The method SetValue is pure virtual. Its class does not provide the implementation of that method, and can not be instantiated (therefore we term it abstract). Concrete derived classes on the other hand have to provide implementations for such methods. See more here.
It means that, the class is abstract, and can't be create its object. It could be used as a base class to another. Pure virtual class is also used in c++ as an interface known from language like java, but of course it is different.
As everyone has mentioned, this means that the function is a pure virtual function. Think of of this as setting the function pointer to null. Classes with pure virtual functions are handled as abstract classes. This means that derived classes must implement this virtual function.
Occasionally, you may encounter what is called a "pure call" error. This means that a pure virtual function was actually called and it will most likely cause the program to crash. The most common cause of a pure call is that the object that the function was called on was already deleted.
"SetValue" is a pure virtual member function that the base class forces derived classes to provide.
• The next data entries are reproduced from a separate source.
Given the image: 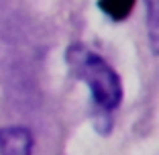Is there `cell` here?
I'll list each match as a JSON object with an SVG mask.
<instances>
[{"instance_id": "obj_1", "label": "cell", "mask_w": 159, "mask_h": 155, "mask_svg": "<svg viewBox=\"0 0 159 155\" xmlns=\"http://www.w3.org/2000/svg\"><path fill=\"white\" fill-rule=\"evenodd\" d=\"M66 59L70 71L90 88L94 106L98 110L96 127L102 135H106L110 131V112L122 100V82L118 74L98 53L82 43H75L67 49Z\"/></svg>"}, {"instance_id": "obj_2", "label": "cell", "mask_w": 159, "mask_h": 155, "mask_svg": "<svg viewBox=\"0 0 159 155\" xmlns=\"http://www.w3.org/2000/svg\"><path fill=\"white\" fill-rule=\"evenodd\" d=\"M33 153V133L27 127L0 129V155H31Z\"/></svg>"}, {"instance_id": "obj_4", "label": "cell", "mask_w": 159, "mask_h": 155, "mask_svg": "<svg viewBox=\"0 0 159 155\" xmlns=\"http://www.w3.org/2000/svg\"><path fill=\"white\" fill-rule=\"evenodd\" d=\"M137 0H98V6L104 14L114 23L125 21L129 14L133 12Z\"/></svg>"}, {"instance_id": "obj_3", "label": "cell", "mask_w": 159, "mask_h": 155, "mask_svg": "<svg viewBox=\"0 0 159 155\" xmlns=\"http://www.w3.org/2000/svg\"><path fill=\"white\" fill-rule=\"evenodd\" d=\"M143 2H145L149 47L155 55H159V0H143Z\"/></svg>"}]
</instances>
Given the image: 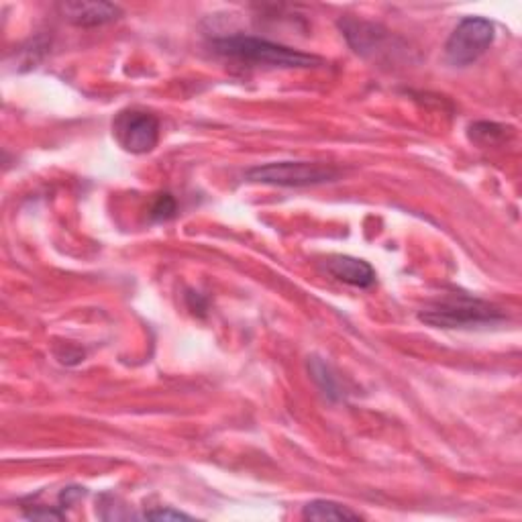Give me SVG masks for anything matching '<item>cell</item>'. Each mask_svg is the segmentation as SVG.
<instances>
[{
    "instance_id": "1",
    "label": "cell",
    "mask_w": 522,
    "mask_h": 522,
    "mask_svg": "<svg viewBox=\"0 0 522 522\" xmlns=\"http://www.w3.org/2000/svg\"><path fill=\"white\" fill-rule=\"evenodd\" d=\"M213 49L219 56L255 64V66H272V68H312L319 66L321 58L304 54V51L272 43L261 37L251 35H229L213 41Z\"/></svg>"
},
{
    "instance_id": "2",
    "label": "cell",
    "mask_w": 522,
    "mask_h": 522,
    "mask_svg": "<svg viewBox=\"0 0 522 522\" xmlns=\"http://www.w3.org/2000/svg\"><path fill=\"white\" fill-rule=\"evenodd\" d=\"M502 310L467 294H451L419 312V321L435 329H469L502 321Z\"/></svg>"
},
{
    "instance_id": "3",
    "label": "cell",
    "mask_w": 522,
    "mask_h": 522,
    "mask_svg": "<svg viewBox=\"0 0 522 522\" xmlns=\"http://www.w3.org/2000/svg\"><path fill=\"white\" fill-rule=\"evenodd\" d=\"M496 27L484 17H465L457 23L445 43V58L451 66L465 68L478 62L494 43Z\"/></svg>"
},
{
    "instance_id": "4",
    "label": "cell",
    "mask_w": 522,
    "mask_h": 522,
    "mask_svg": "<svg viewBox=\"0 0 522 522\" xmlns=\"http://www.w3.org/2000/svg\"><path fill=\"white\" fill-rule=\"evenodd\" d=\"M339 172L331 166L310 164V162H274L266 166H255L247 170L245 178L255 184L284 186V188H304L331 182Z\"/></svg>"
},
{
    "instance_id": "5",
    "label": "cell",
    "mask_w": 522,
    "mask_h": 522,
    "mask_svg": "<svg viewBox=\"0 0 522 522\" xmlns=\"http://www.w3.org/2000/svg\"><path fill=\"white\" fill-rule=\"evenodd\" d=\"M119 145L129 153H149L160 141V121L143 111H123L113 123Z\"/></svg>"
},
{
    "instance_id": "6",
    "label": "cell",
    "mask_w": 522,
    "mask_h": 522,
    "mask_svg": "<svg viewBox=\"0 0 522 522\" xmlns=\"http://www.w3.org/2000/svg\"><path fill=\"white\" fill-rule=\"evenodd\" d=\"M325 266L333 278L353 288H372L376 284V270L365 259L351 255H331Z\"/></svg>"
},
{
    "instance_id": "7",
    "label": "cell",
    "mask_w": 522,
    "mask_h": 522,
    "mask_svg": "<svg viewBox=\"0 0 522 522\" xmlns=\"http://www.w3.org/2000/svg\"><path fill=\"white\" fill-rule=\"evenodd\" d=\"M62 15L76 27H100L117 21L123 11L113 3H64L60 5Z\"/></svg>"
},
{
    "instance_id": "8",
    "label": "cell",
    "mask_w": 522,
    "mask_h": 522,
    "mask_svg": "<svg viewBox=\"0 0 522 522\" xmlns=\"http://www.w3.org/2000/svg\"><path fill=\"white\" fill-rule=\"evenodd\" d=\"M302 516L306 520H359L361 516L351 508L333 500H312L304 506Z\"/></svg>"
},
{
    "instance_id": "9",
    "label": "cell",
    "mask_w": 522,
    "mask_h": 522,
    "mask_svg": "<svg viewBox=\"0 0 522 522\" xmlns=\"http://www.w3.org/2000/svg\"><path fill=\"white\" fill-rule=\"evenodd\" d=\"M176 211H178L176 198L170 192H162L155 196V200L149 208V217H151V221H168L176 215Z\"/></svg>"
},
{
    "instance_id": "10",
    "label": "cell",
    "mask_w": 522,
    "mask_h": 522,
    "mask_svg": "<svg viewBox=\"0 0 522 522\" xmlns=\"http://www.w3.org/2000/svg\"><path fill=\"white\" fill-rule=\"evenodd\" d=\"M143 518H149V520H190L192 516L180 512V510H174V508H162V510H151V512H145Z\"/></svg>"
},
{
    "instance_id": "11",
    "label": "cell",
    "mask_w": 522,
    "mask_h": 522,
    "mask_svg": "<svg viewBox=\"0 0 522 522\" xmlns=\"http://www.w3.org/2000/svg\"><path fill=\"white\" fill-rule=\"evenodd\" d=\"M27 518H43V520H62L64 518V512H58V510H31V512H25Z\"/></svg>"
}]
</instances>
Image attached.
Pure virtual member functions will have no implementation.
A pure virtual member function specifies that a member function will exist on every object of a concrete derived class even though the member function is not (normally) defined in the base class.
This is because the syntax for specifying a pure virtual member function forces derived classes to implement the member function if the derived classes intend to be instantiated (that is, if they intend to be concrete).
In your case, all objects of classes derived from the base class will have the member function SetValue(). However, because the base class is an abstract concept, it does not contain enough information to implement SetValue().
Imagine that the "= 0" is like saying "the code for this function is at the NULL pointer."
Pure virtual member functions allow users to write code against an interface for which there are several functionally different variants. This means that semantically different objects can be passed to a function if these objects are all under the umbrella of the same abstract base class.